(Document text)
Methylated Motif Discovery¶
Summary¶
Given a bed file, identify motifs (homer, fimo-known motifs) and methyl-motifs (mEpigram, meme).
Input
The first 3 columns should always be chr, start, end, e.g., narrowPeak file from MACS2. If you have additional columns, they will be simply ignored.
Currently, this program only works for hg19 with hudep1 or hudep2 cell lines.
Flowchart¶
Motif discovery pipeline usually contains 3 main steps: (1) motif discovery (2) motif scanning (3) motif evaluation. You may wonder that, during motif discovery step, one should already have the motif locations. However, this is almost never happended, mainly because the motif discovery process only tries to find the motif significant pattern, not really worrying about the significance of individual motif occurrence.
(End Document text)
(Recorded data)
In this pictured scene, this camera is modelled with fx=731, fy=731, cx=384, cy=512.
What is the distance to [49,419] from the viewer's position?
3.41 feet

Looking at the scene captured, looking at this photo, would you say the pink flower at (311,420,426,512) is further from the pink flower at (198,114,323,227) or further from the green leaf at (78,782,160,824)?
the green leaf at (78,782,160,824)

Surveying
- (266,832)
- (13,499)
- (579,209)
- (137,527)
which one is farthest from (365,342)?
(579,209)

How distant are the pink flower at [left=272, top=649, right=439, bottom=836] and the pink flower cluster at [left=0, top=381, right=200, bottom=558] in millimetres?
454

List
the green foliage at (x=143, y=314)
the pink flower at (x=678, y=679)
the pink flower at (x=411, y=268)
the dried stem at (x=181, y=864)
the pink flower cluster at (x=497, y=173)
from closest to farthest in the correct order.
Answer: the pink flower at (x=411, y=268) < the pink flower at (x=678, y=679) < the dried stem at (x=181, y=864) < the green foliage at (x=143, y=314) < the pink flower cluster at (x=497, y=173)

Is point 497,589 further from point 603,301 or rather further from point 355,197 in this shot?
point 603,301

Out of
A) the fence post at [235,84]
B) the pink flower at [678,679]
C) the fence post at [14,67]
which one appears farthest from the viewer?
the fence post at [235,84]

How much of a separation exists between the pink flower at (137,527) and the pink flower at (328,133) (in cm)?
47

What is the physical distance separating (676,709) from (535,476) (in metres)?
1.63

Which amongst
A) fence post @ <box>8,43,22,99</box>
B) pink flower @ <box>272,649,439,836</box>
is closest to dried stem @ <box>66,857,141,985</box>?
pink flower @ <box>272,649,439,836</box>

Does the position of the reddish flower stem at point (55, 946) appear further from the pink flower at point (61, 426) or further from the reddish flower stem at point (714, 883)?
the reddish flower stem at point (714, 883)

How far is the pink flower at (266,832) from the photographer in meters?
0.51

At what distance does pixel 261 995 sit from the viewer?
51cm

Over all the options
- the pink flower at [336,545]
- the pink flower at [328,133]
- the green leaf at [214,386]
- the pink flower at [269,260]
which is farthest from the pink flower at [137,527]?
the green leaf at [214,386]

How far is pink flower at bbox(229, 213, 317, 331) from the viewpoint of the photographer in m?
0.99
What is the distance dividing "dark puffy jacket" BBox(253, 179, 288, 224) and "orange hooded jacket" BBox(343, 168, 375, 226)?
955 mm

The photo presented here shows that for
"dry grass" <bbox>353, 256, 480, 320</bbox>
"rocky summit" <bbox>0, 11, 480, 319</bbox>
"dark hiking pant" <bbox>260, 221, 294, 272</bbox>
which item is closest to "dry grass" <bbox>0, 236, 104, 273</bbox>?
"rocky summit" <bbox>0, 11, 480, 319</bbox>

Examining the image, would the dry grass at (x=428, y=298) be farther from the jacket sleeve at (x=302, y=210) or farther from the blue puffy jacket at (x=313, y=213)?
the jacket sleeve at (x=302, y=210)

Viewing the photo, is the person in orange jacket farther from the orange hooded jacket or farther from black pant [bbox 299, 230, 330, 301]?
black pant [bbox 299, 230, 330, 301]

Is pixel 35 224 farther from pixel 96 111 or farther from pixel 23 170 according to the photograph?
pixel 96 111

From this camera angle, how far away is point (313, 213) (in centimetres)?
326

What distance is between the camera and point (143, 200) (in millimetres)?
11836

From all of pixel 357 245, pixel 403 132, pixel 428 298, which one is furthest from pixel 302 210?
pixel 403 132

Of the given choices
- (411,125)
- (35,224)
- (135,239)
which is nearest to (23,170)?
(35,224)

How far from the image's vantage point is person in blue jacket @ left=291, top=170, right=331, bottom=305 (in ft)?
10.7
(End Recorded data)
(Recorded data)
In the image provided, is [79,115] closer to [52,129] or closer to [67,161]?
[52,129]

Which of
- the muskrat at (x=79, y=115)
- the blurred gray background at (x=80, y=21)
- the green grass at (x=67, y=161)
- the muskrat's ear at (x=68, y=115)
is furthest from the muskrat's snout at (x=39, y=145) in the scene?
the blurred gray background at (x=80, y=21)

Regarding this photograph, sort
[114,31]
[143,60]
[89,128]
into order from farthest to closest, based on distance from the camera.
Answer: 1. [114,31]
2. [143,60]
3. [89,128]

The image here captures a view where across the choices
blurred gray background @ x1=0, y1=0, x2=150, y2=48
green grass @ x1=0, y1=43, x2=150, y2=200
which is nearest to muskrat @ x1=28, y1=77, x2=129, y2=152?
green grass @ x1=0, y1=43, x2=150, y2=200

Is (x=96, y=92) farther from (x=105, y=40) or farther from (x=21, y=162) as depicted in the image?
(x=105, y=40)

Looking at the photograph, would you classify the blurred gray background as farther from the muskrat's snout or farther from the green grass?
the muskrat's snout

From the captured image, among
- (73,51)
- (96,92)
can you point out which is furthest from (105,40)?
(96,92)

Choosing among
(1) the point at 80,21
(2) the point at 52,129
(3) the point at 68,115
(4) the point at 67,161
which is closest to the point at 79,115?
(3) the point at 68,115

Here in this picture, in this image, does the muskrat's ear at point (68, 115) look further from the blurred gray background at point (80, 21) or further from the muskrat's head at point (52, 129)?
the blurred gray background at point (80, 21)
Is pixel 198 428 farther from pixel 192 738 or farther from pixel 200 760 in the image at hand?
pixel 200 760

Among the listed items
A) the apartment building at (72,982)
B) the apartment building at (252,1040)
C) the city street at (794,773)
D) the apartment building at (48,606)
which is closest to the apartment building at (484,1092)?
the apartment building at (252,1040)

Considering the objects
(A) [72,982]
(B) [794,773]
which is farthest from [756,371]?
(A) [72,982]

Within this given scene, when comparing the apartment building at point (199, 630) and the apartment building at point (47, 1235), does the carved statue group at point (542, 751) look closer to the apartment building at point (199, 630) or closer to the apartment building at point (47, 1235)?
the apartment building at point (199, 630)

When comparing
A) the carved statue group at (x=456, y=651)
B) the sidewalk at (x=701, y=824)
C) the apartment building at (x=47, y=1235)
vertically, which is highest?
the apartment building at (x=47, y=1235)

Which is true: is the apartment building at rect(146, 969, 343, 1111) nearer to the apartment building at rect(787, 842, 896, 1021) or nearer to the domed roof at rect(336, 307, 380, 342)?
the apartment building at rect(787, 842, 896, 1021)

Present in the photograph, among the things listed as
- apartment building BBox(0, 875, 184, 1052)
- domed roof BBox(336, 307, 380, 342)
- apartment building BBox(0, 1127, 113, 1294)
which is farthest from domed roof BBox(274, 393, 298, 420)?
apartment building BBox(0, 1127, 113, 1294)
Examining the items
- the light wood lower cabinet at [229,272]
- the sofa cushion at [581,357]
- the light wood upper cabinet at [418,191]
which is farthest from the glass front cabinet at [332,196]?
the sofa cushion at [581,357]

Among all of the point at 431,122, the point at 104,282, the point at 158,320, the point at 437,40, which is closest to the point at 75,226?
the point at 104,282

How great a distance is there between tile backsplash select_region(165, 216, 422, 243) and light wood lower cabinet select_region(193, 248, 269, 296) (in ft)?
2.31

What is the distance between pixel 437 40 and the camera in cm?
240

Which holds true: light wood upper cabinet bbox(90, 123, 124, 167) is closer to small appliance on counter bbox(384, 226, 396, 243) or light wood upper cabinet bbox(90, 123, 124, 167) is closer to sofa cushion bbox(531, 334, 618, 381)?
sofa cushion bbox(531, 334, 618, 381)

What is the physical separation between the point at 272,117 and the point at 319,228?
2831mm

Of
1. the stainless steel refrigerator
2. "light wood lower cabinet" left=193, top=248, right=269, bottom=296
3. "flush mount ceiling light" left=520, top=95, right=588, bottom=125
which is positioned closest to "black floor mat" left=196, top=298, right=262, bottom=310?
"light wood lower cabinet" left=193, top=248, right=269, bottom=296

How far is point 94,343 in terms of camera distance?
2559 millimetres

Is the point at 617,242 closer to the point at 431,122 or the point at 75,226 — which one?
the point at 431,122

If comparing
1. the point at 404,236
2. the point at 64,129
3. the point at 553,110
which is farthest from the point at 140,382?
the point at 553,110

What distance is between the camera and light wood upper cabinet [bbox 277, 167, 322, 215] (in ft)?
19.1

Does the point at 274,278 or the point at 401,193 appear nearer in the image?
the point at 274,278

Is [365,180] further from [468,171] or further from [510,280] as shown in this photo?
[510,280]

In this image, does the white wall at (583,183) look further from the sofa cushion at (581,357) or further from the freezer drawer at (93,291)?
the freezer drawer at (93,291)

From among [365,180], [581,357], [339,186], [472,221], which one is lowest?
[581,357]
(End Recorded data)
(Recorded data)
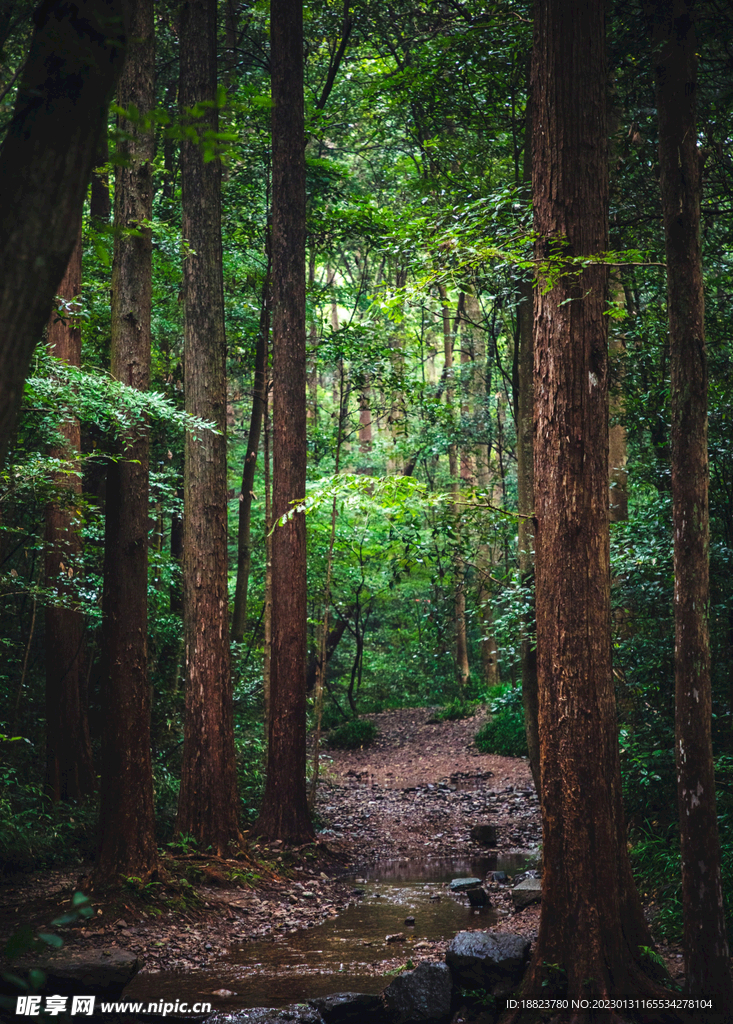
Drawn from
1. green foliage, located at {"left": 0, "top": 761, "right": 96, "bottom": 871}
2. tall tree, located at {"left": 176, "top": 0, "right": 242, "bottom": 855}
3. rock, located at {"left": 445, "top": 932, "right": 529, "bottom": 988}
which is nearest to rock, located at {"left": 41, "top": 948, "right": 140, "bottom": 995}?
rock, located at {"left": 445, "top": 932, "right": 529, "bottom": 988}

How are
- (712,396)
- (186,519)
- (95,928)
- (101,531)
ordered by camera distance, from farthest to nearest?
(End Recorded data)
## [Task instructions]
Reproduce the methylated motif discovery page word for word, from "Methylated Motif Discovery¶" down to "individual motif occurrence.".

## [Solution below]
Methylated Motif Discovery¶
Summary¶
Given a bed file, identify motifs (homer, fimo-known motifs) and methyl-motifs (mEpigram, meme).
Input
The first 3 columns should always be chr, start, end, e.g., narrowPeak file from MACS2. If you have additional columns, they will be simply ignored.
Currently, this program only works for hg19 with hudep1 or hudep2 cell lines.
Flowchart¶
Motif discovery pipeline usually contains 3 main steps: (1) motif discovery (2) motif scanning (3) motif evaluation. You may wonder that, during motif discovery step, one should already have the motif locations. However, this is almost never happended, mainly because the motif discovery process only tries to find the motif significant pattern, not really worrying about the significance of individual motif occurrence.